**Document**
════════════════

The Zen of Ketchup (or is it catsup?)

Most barbecue sauces contain ketchup, and really, when you think about it, most tomato based barbecue sauces are just a form of pumped up ketchup. Ketchup is made by reducing ripe tomatoes, sans skins and seeds, to a thick paste, and adding vinegar, sweetener, herbs, and spices.

But ketchup did not always contain tomatoes! Tomatoes were native to Central America and the word ketchup probably came from Asia long before tomatoes made their way out of the New World. Some think the word came from ke-tsiap a Cantonese word that meant roughly "fish pickled in brine". Others think it came from Indonesian kecap made of pickled fruits and vegetables. It contained no tomatoes and was probably more like soy sauce or Chinese fish sauce. Slather some of that on your burgers, bucko.

Much like canned anchovies and sardines, these sauces were loaded with amino acids that pack a lot of the savory umami flavors.

════════════════

**Material provided**
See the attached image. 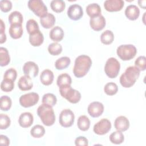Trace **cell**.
<instances>
[{"label": "cell", "mask_w": 146, "mask_h": 146, "mask_svg": "<svg viewBox=\"0 0 146 146\" xmlns=\"http://www.w3.org/2000/svg\"><path fill=\"white\" fill-rule=\"evenodd\" d=\"M17 71L13 68H10L5 71L3 75V78L9 79L13 81H15L17 78Z\"/></svg>", "instance_id": "43"}, {"label": "cell", "mask_w": 146, "mask_h": 146, "mask_svg": "<svg viewBox=\"0 0 146 146\" xmlns=\"http://www.w3.org/2000/svg\"><path fill=\"white\" fill-rule=\"evenodd\" d=\"M28 7L36 16L42 18L47 14V7L41 0H30Z\"/></svg>", "instance_id": "7"}, {"label": "cell", "mask_w": 146, "mask_h": 146, "mask_svg": "<svg viewBox=\"0 0 146 146\" xmlns=\"http://www.w3.org/2000/svg\"><path fill=\"white\" fill-rule=\"evenodd\" d=\"M6 40V35L5 33H1V36H0V43L2 44L5 42Z\"/></svg>", "instance_id": "47"}, {"label": "cell", "mask_w": 146, "mask_h": 146, "mask_svg": "<svg viewBox=\"0 0 146 146\" xmlns=\"http://www.w3.org/2000/svg\"><path fill=\"white\" fill-rule=\"evenodd\" d=\"M124 5L123 0H107L104 2L105 9L110 12L120 11Z\"/></svg>", "instance_id": "13"}, {"label": "cell", "mask_w": 146, "mask_h": 146, "mask_svg": "<svg viewBox=\"0 0 146 146\" xmlns=\"http://www.w3.org/2000/svg\"><path fill=\"white\" fill-rule=\"evenodd\" d=\"M106 25V19L102 15L90 18V25L95 31H99L104 29Z\"/></svg>", "instance_id": "15"}, {"label": "cell", "mask_w": 146, "mask_h": 146, "mask_svg": "<svg viewBox=\"0 0 146 146\" xmlns=\"http://www.w3.org/2000/svg\"><path fill=\"white\" fill-rule=\"evenodd\" d=\"M140 71L135 66L127 67L120 77V83L124 88H129L135 83L139 77Z\"/></svg>", "instance_id": "2"}, {"label": "cell", "mask_w": 146, "mask_h": 146, "mask_svg": "<svg viewBox=\"0 0 146 146\" xmlns=\"http://www.w3.org/2000/svg\"><path fill=\"white\" fill-rule=\"evenodd\" d=\"M120 68L119 62L115 58L111 57L107 59L104 66V71L106 74L110 78H116Z\"/></svg>", "instance_id": "6"}, {"label": "cell", "mask_w": 146, "mask_h": 146, "mask_svg": "<svg viewBox=\"0 0 146 146\" xmlns=\"http://www.w3.org/2000/svg\"><path fill=\"white\" fill-rule=\"evenodd\" d=\"M59 92L63 98H65L71 103L76 104L81 99L80 93L78 91L73 89L71 85H65L59 87Z\"/></svg>", "instance_id": "4"}, {"label": "cell", "mask_w": 146, "mask_h": 146, "mask_svg": "<svg viewBox=\"0 0 146 146\" xmlns=\"http://www.w3.org/2000/svg\"><path fill=\"white\" fill-rule=\"evenodd\" d=\"M8 19L10 25H22L23 22V16L18 11H14L11 13L9 15Z\"/></svg>", "instance_id": "27"}, {"label": "cell", "mask_w": 146, "mask_h": 146, "mask_svg": "<svg viewBox=\"0 0 146 146\" xmlns=\"http://www.w3.org/2000/svg\"><path fill=\"white\" fill-rule=\"evenodd\" d=\"M114 40V35L113 32L111 30H107L104 31L100 36L101 42L104 44H110Z\"/></svg>", "instance_id": "29"}, {"label": "cell", "mask_w": 146, "mask_h": 146, "mask_svg": "<svg viewBox=\"0 0 146 146\" xmlns=\"http://www.w3.org/2000/svg\"><path fill=\"white\" fill-rule=\"evenodd\" d=\"M50 6L52 11L56 13H61L64 10L66 4L62 0H52L50 3Z\"/></svg>", "instance_id": "33"}, {"label": "cell", "mask_w": 146, "mask_h": 146, "mask_svg": "<svg viewBox=\"0 0 146 146\" xmlns=\"http://www.w3.org/2000/svg\"><path fill=\"white\" fill-rule=\"evenodd\" d=\"M71 83L72 79L71 76L66 73L62 74L58 76L56 84L59 87L65 85H71Z\"/></svg>", "instance_id": "32"}, {"label": "cell", "mask_w": 146, "mask_h": 146, "mask_svg": "<svg viewBox=\"0 0 146 146\" xmlns=\"http://www.w3.org/2000/svg\"><path fill=\"white\" fill-rule=\"evenodd\" d=\"M118 87L117 84L113 82H109L107 83L104 87V92L110 96L113 95L117 92Z\"/></svg>", "instance_id": "35"}, {"label": "cell", "mask_w": 146, "mask_h": 146, "mask_svg": "<svg viewBox=\"0 0 146 146\" xmlns=\"http://www.w3.org/2000/svg\"><path fill=\"white\" fill-rule=\"evenodd\" d=\"M40 80L44 86L50 85L54 80V74L52 71L48 69L44 70L40 75Z\"/></svg>", "instance_id": "23"}, {"label": "cell", "mask_w": 146, "mask_h": 146, "mask_svg": "<svg viewBox=\"0 0 146 146\" xmlns=\"http://www.w3.org/2000/svg\"><path fill=\"white\" fill-rule=\"evenodd\" d=\"M92 65V60L89 56L81 55L78 56L75 60L73 73L76 78L84 76Z\"/></svg>", "instance_id": "1"}, {"label": "cell", "mask_w": 146, "mask_h": 146, "mask_svg": "<svg viewBox=\"0 0 146 146\" xmlns=\"http://www.w3.org/2000/svg\"><path fill=\"white\" fill-rule=\"evenodd\" d=\"M11 104L12 102L10 97L6 95L1 96L0 108L2 111H7L9 110H10V108L11 107Z\"/></svg>", "instance_id": "40"}, {"label": "cell", "mask_w": 146, "mask_h": 146, "mask_svg": "<svg viewBox=\"0 0 146 146\" xmlns=\"http://www.w3.org/2000/svg\"><path fill=\"white\" fill-rule=\"evenodd\" d=\"M23 72L25 75L30 77H35L39 72L38 66L34 62L28 61L23 66Z\"/></svg>", "instance_id": "14"}, {"label": "cell", "mask_w": 146, "mask_h": 146, "mask_svg": "<svg viewBox=\"0 0 146 146\" xmlns=\"http://www.w3.org/2000/svg\"><path fill=\"white\" fill-rule=\"evenodd\" d=\"M135 66L140 71H144L146 68V58L144 56H139L135 61Z\"/></svg>", "instance_id": "42"}, {"label": "cell", "mask_w": 146, "mask_h": 146, "mask_svg": "<svg viewBox=\"0 0 146 146\" xmlns=\"http://www.w3.org/2000/svg\"><path fill=\"white\" fill-rule=\"evenodd\" d=\"M34 117L31 113L29 112H23L21 114L18 119V123L21 127L28 128L33 123Z\"/></svg>", "instance_id": "17"}, {"label": "cell", "mask_w": 146, "mask_h": 146, "mask_svg": "<svg viewBox=\"0 0 146 146\" xmlns=\"http://www.w3.org/2000/svg\"><path fill=\"white\" fill-rule=\"evenodd\" d=\"M138 4L139 6L142 7L143 9H145V4H146V1L145 0H140L138 1Z\"/></svg>", "instance_id": "48"}, {"label": "cell", "mask_w": 146, "mask_h": 146, "mask_svg": "<svg viewBox=\"0 0 146 146\" xmlns=\"http://www.w3.org/2000/svg\"><path fill=\"white\" fill-rule=\"evenodd\" d=\"M117 56L123 60L133 59L137 53V49L133 44H121L116 50Z\"/></svg>", "instance_id": "5"}, {"label": "cell", "mask_w": 146, "mask_h": 146, "mask_svg": "<svg viewBox=\"0 0 146 146\" xmlns=\"http://www.w3.org/2000/svg\"><path fill=\"white\" fill-rule=\"evenodd\" d=\"M39 96L36 92H29L22 95L19 98V103L25 108L35 105L39 101Z\"/></svg>", "instance_id": "8"}, {"label": "cell", "mask_w": 146, "mask_h": 146, "mask_svg": "<svg viewBox=\"0 0 146 146\" xmlns=\"http://www.w3.org/2000/svg\"><path fill=\"white\" fill-rule=\"evenodd\" d=\"M26 27L27 33H29V35H31L33 33L39 30V27L38 23L33 19H30L27 22Z\"/></svg>", "instance_id": "39"}, {"label": "cell", "mask_w": 146, "mask_h": 146, "mask_svg": "<svg viewBox=\"0 0 146 146\" xmlns=\"http://www.w3.org/2000/svg\"><path fill=\"white\" fill-rule=\"evenodd\" d=\"M71 60L69 57L63 56L57 59L55 62V67L57 70H63L66 68L70 64Z\"/></svg>", "instance_id": "30"}, {"label": "cell", "mask_w": 146, "mask_h": 146, "mask_svg": "<svg viewBox=\"0 0 146 146\" xmlns=\"http://www.w3.org/2000/svg\"><path fill=\"white\" fill-rule=\"evenodd\" d=\"M40 22L43 27L48 29L54 25L55 23V18L52 14L47 13L45 16L40 18Z\"/></svg>", "instance_id": "22"}, {"label": "cell", "mask_w": 146, "mask_h": 146, "mask_svg": "<svg viewBox=\"0 0 146 146\" xmlns=\"http://www.w3.org/2000/svg\"><path fill=\"white\" fill-rule=\"evenodd\" d=\"M111 128V123L107 119H102L94 126V132L99 135H103L108 133Z\"/></svg>", "instance_id": "10"}, {"label": "cell", "mask_w": 146, "mask_h": 146, "mask_svg": "<svg viewBox=\"0 0 146 146\" xmlns=\"http://www.w3.org/2000/svg\"><path fill=\"white\" fill-rule=\"evenodd\" d=\"M23 31L22 25H11L9 28V34L10 36L14 39L20 38Z\"/></svg>", "instance_id": "25"}, {"label": "cell", "mask_w": 146, "mask_h": 146, "mask_svg": "<svg viewBox=\"0 0 146 146\" xmlns=\"http://www.w3.org/2000/svg\"><path fill=\"white\" fill-rule=\"evenodd\" d=\"M114 127L117 131L124 132L129 127V121L124 116H119L115 120Z\"/></svg>", "instance_id": "16"}, {"label": "cell", "mask_w": 146, "mask_h": 146, "mask_svg": "<svg viewBox=\"0 0 146 146\" xmlns=\"http://www.w3.org/2000/svg\"><path fill=\"white\" fill-rule=\"evenodd\" d=\"M89 115L92 117H98L102 115L104 111V106L99 102L91 103L87 108Z\"/></svg>", "instance_id": "11"}, {"label": "cell", "mask_w": 146, "mask_h": 146, "mask_svg": "<svg viewBox=\"0 0 146 146\" xmlns=\"http://www.w3.org/2000/svg\"><path fill=\"white\" fill-rule=\"evenodd\" d=\"M37 114L44 125L51 126L54 124L55 116L52 106L42 103L37 109Z\"/></svg>", "instance_id": "3"}, {"label": "cell", "mask_w": 146, "mask_h": 146, "mask_svg": "<svg viewBox=\"0 0 146 146\" xmlns=\"http://www.w3.org/2000/svg\"><path fill=\"white\" fill-rule=\"evenodd\" d=\"M78 128L82 131H87L90 126V121L86 115H81L79 117L77 121Z\"/></svg>", "instance_id": "26"}, {"label": "cell", "mask_w": 146, "mask_h": 146, "mask_svg": "<svg viewBox=\"0 0 146 146\" xmlns=\"http://www.w3.org/2000/svg\"><path fill=\"white\" fill-rule=\"evenodd\" d=\"M44 40L43 34L39 30L31 35H29V42L30 44L34 46L38 47L40 46Z\"/></svg>", "instance_id": "20"}, {"label": "cell", "mask_w": 146, "mask_h": 146, "mask_svg": "<svg viewBox=\"0 0 146 146\" xmlns=\"http://www.w3.org/2000/svg\"><path fill=\"white\" fill-rule=\"evenodd\" d=\"M10 62V58L7 49L5 47L0 48V65L1 66H7Z\"/></svg>", "instance_id": "28"}, {"label": "cell", "mask_w": 146, "mask_h": 146, "mask_svg": "<svg viewBox=\"0 0 146 146\" xmlns=\"http://www.w3.org/2000/svg\"><path fill=\"white\" fill-rule=\"evenodd\" d=\"M0 7L2 11L7 13L11 10L12 8V3L9 0H1L0 1Z\"/></svg>", "instance_id": "44"}, {"label": "cell", "mask_w": 146, "mask_h": 146, "mask_svg": "<svg viewBox=\"0 0 146 146\" xmlns=\"http://www.w3.org/2000/svg\"><path fill=\"white\" fill-rule=\"evenodd\" d=\"M83 15L82 7L78 4L71 5L67 10V15L72 20H79Z\"/></svg>", "instance_id": "12"}, {"label": "cell", "mask_w": 146, "mask_h": 146, "mask_svg": "<svg viewBox=\"0 0 146 146\" xmlns=\"http://www.w3.org/2000/svg\"><path fill=\"white\" fill-rule=\"evenodd\" d=\"M18 86L19 88L23 91L31 90L33 86L31 77L26 75L21 76L18 80Z\"/></svg>", "instance_id": "18"}, {"label": "cell", "mask_w": 146, "mask_h": 146, "mask_svg": "<svg viewBox=\"0 0 146 146\" xmlns=\"http://www.w3.org/2000/svg\"><path fill=\"white\" fill-rule=\"evenodd\" d=\"M125 15L129 20H136L139 17L140 10L137 6L135 5H130L126 7L125 10Z\"/></svg>", "instance_id": "19"}, {"label": "cell", "mask_w": 146, "mask_h": 146, "mask_svg": "<svg viewBox=\"0 0 146 146\" xmlns=\"http://www.w3.org/2000/svg\"><path fill=\"white\" fill-rule=\"evenodd\" d=\"M75 116L73 112L70 109L62 110L59 115V121L61 126L67 128L71 127L74 123Z\"/></svg>", "instance_id": "9"}, {"label": "cell", "mask_w": 146, "mask_h": 146, "mask_svg": "<svg viewBox=\"0 0 146 146\" xmlns=\"http://www.w3.org/2000/svg\"><path fill=\"white\" fill-rule=\"evenodd\" d=\"M14 81L9 79H4L1 83V89L5 92H10L11 91L14 87Z\"/></svg>", "instance_id": "37"}, {"label": "cell", "mask_w": 146, "mask_h": 146, "mask_svg": "<svg viewBox=\"0 0 146 146\" xmlns=\"http://www.w3.org/2000/svg\"><path fill=\"white\" fill-rule=\"evenodd\" d=\"M48 51L52 55H58L62 51V47L57 42L52 43L48 46Z\"/></svg>", "instance_id": "36"}, {"label": "cell", "mask_w": 146, "mask_h": 146, "mask_svg": "<svg viewBox=\"0 0 146 146\" xmlns=\"http://www.w3.org/2000/svg\"><path fill=\"white\" fill-rule=\"evenodd\" d=\"M110 141L115 144H120L124 140L123 133L119 131L112 132L110 136Z\"/></svg>", "instance_id": "31"}, {"label": "cell", "mask_w": 146, "mask_h": 146, "mask_svg": "<svg viewBox=\"0 0 146 146\" xmlns=\"http://www.w3.org/2000/svg\"><path fill=\"white\" fill-rule=\"evenodd\" d=\"M42 103L48 104L52 107L54 106L56 102V97L51 93H47L44 94L42 98Z\"/></svg>", "instance_id": "38"}, {"label": "cell", "mask_w": 146, "mask_h": 146, "mask_svg": "<svg viewBox=\"0 0 146 146\" xmlns=\"http://www.w3.org/2000/svg\"><path fill=\"white\" fill-rule=\"evenodd\" d=\"M11 120L10 117L5 115L1 113L0 115V128L1 129H6L10 125Z\"/></svg>", "instance_id": "41"}, {"label": "cell", "mask_w": 146, "mask_h": 146, "mask_svg": "<svg viewBox=\"0 0 146 146\" xmlns=\"http://www.w3.org/2000/svg\"><path fill=\"white\" fill-rule=\"evenodd\" d=\"M101 12L100 6L98 3H91L86 7V13L91 18L101 15Z\"/></svg>", "instance_id": "24"}, {"label": "cell", "mask_w": 146, "mask_h": 146, "mask_svg": "<svg viewBox=\"0 0 146 146\" xmlns=\"http://www.w3.org/2000/svg\"><path fill=\"white\" fill-rule=\"evenodd\" d=\"M75 144L76 146H87L88 145V141L84 136H79L75 139Z\"/></svg>", "instance_id": "45"}, {"label": "cell", "mask_w": 146, "mask_h": 146, "mask_svg": "<svg viewBox=\"0 0 146 146\" xmlns=\"http://www.w3.org/2000/svg\"><path fill=\"white\" fill-rule=\"evenodd\" d=\"M0 144H1V145H7V146L10 144V140L6 136L1 135V136H0Z\"/></svg>", "instance_id": "46"}, {"label": "cell", "mask_w": 146, "mask_h": 146, "mask_svg": "<svg viewBox=\"0 0 146 146\" xmlns=\"http://www.w3.org/2000/svg\"><path fill=\"white\" fill-rule=\"evenodd\" d=\"M45 133V129L41 125H35L30 130V134L34 138H40Z\"/></svg>", "instance_id": "34"}, {"label": "cell", "mask_w": 146, "mask_h": 146, "mask_svg": "<svg viewBox=\"0 0 146 146\" xmlns=\"http://www.w3.org/2000/svg\"><path fill=\"white\" fill-rule=\"evenodd\" d=\"M64 34L63 29L58 26L53 27L49 33L50 39L55 42L62 40L64 37Z\"/></svg>", "instance_id": "21"}]
</instances>
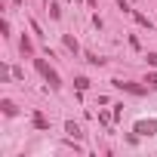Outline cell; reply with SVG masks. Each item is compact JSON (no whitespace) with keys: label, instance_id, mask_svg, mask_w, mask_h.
<instances>
[{"label":"cell","instance_id":"obj_1","mask_svg":"<svg viewBox=\"0 0 157 157\" xmlns=\"http://www.w3.org/2000/svg\"><path fill=\"white\" fill-rule=\"evenodd\" d=\"M34 68H37V71H40V74L46 77V83H49L52 90H59V86H62V80H59V74H56V71H52V68H49V65H46L43 59H34Z\"/></svg>","mask_w":157,"mask_h":157},{"label":"cell","instance_id":"obj_2","mask_svg":"<svg viewBox=\"0 0 157 157\" xmlns=\"http://www.w3.org/2000/svg\"><path fill=\"white\" fill-rule=\"evenodd\" d=\"M136 132H139V136H157V117L139 120V123H136Z\"/></svg>","mask_w":157,"mask_h":157},{"label":"cell","instance_id":"obj_3","mask_svg":"<svg viewBox=\"0 0 157 157\" xmlns=\"http://www.w3.org/2000/svg\"><path fill=\"white\" fill-rule=\"evenodd\" d=\"M114 86H120V90H126V93H132V96H142V93H145V86H136V83H120V80H114Z\"/></svg>","mask_w":157,"mask_h":157},{"label":"cell","instance_id":"obj_4","mask_svg":"<svg viewBox=\"0 0 157 157\" xmlns=\"http://www.w3.org/2000/svg\"><path fill=\"white\" fill-rule=\"evenodd\" d=\"M65 129H68V132H71L74 139H80V136H83V132H80V126H77L74 120H68V123H65Z\"/></svg>","mask_w":157,"mask_h":157},{"label":"cell","instance_id":"obj_5","mask_svg":"<svg viewBox=\"0 0 157 157\" xmlns=\"http://www.w3.org/2000/svg\"><path fill=\"white\" fill-rule=\"evenodd\" d=\"M3 114H10V117H13V114H16V105H13V102H10V99H3Z\"/></svg>","mask_w":157,"mask_h":157},{"label":"cell","instance_id":"obj_6","mask_svg":"<svg viewBox=\"0 0 157 157\" xmlns=\"http://www.w3.org/2000/svg\"><path fill=\"white\" fill-rule=\"evenodd\" d=\"M65 46H68V49H74V52H77V40H74V37H71V34H65Z\"/></svg>","mask_w":157,"mask_h":157},{"label":"cell","instance_id":"obj_7","mask_svg":"<svg viewBox=\"0 0 157 157\" xmlns=\"http://www.w3.org/2000/svg\"><path fill=\"white\" fill-rule=\"evenodd\" d=\"M145 83H148L151 90H157V71H154V74H148V80H145Z\"/></svg>","mask_w":157,"mask_h":157},{"label":"cell","instance_id":"obj_8","mask_svg":"<svg viewBox=\"0 0 157 157\" xmlns=\"http://www.w3.org/2000/svg\"><path fill=\"white\" fill-rule=\"evenodd\" d=\"M49 16H52V19H59V16H62V10H59V3H49Z\"/></svg>","mask_w":157,"mask_h":157},{"label":"cell","instance_id":"obj_9","mask_svg":"<svg viewBox=\"0 0 157 157\" xmlns=\"http://www.w3.org/2000/svg\"><path fill=\"white\" fill-rule=\"evenodd\" d=\"M34 126H37V129H46V120H43L40 114H34Z\"/></svg>","mask_w":157,"mask_h":157},{"label":"cell","instance_id":"obj_10","mask_svg":"<svg viewBox=\"0 0 157 157\" xmlns=\"http://www.w3.org/2000/svg\"><path fill=\"white\" fill-rule=\"evenodd\" d=\"M86 86H90V80H86V77H77V90H80V93H83Z\"/></svg>","mask_w":157,"mask_h":157},{"label":"cell","instance_id":"obj_11","mask_svg":"<svg viewBox=\"0 0 157 157\" xmlns=\"http://www.w3.org/2000/svg\"><path fill=\"white\" fill-rule=\"evenodd\" d=\"M31 49H34V46H31V40H28V37H22V52H31Z\"/></svg>","mask_w":157,"mask_h":157},{"label":"cell","instance_id":"obj_12","mask_svg":"<svg viewBox=\"0 0 157 157\" xmlns=\"http://www.w3.org/2000/svg\"><path fill=\"white\" fill-rule=\"evenodd\" d=\"M148 65H151V68H157V52H148Z\"/></svg>","mask_w":157,"mask_h":157},{"label":"cell","instance_id":"obj_13","mask_svg":"<svg viewBox=\"0 0 157 157\" xmlns=\"http://www.w3.org/2000/svg\"><path fill=\"white\" fill-rule=\"evenodd\" d=\"M16 3H22V0H16Z\"/></svg>","mask_w":157,"mask_h":157}]
</instances>
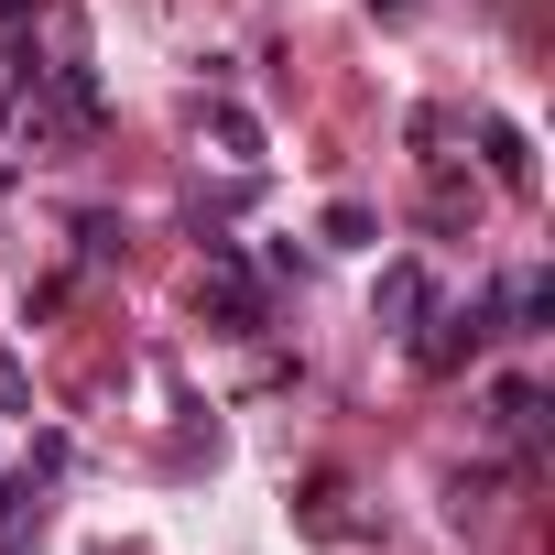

════════════════

**Your objective**
Reproduce, word for word, the portion of the ketchup text above that lies between "But ketchup did" and "your burgers, bucko.", inclusive.

**Solution to this problem**
But ketchup did not always contain tomatoes! Tomatoes were native to Central America and the word ketchup probably came from Asia long before tomatoes made their way out of the New World. Some think the word came from ke-tsiap a Cantonese word that meant roughly "fish pickled in brine". Others think it came from Indonesian kecap made of pickled fruits and vegetables. It contained no tomatoes and was probably more like soy sauce or Chinese fish sauce. Slather some of that on your burgers, bucko.